Pick out every line in the items below that contains the string "stone", and copy each one. Case counts.

:: MATERIAL PROVIDED ::
━━━━━━━━━━━━━━━━

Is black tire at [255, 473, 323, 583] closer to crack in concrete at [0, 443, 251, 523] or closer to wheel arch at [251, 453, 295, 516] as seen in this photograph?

━━━━━━━━━━━━━━━━

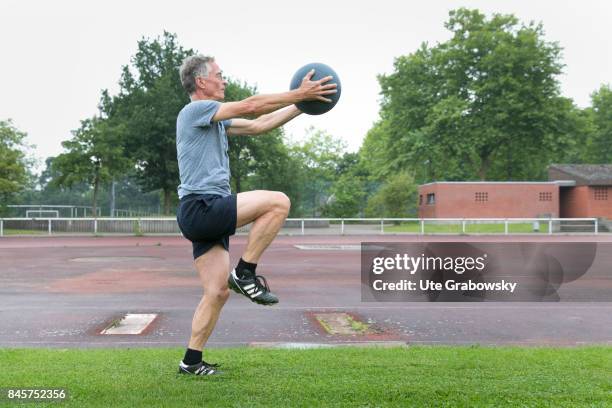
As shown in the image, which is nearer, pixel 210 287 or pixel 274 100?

━━━━━━━━━━━━━━━━

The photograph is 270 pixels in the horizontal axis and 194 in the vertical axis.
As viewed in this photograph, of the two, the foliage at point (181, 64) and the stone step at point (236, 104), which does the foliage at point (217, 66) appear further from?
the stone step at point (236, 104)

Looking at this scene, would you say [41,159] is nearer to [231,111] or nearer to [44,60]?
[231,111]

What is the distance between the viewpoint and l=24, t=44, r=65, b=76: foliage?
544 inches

━━━━━━━━━━━━━━━━

:: WORKED SOLUTION ::
As viewed in this photograph, of the two, the foliage at point (181, 64) and the stone step at point (236, 104), which does the foliage at point (217, 66) appear further from?
the stone step at point (236, 104)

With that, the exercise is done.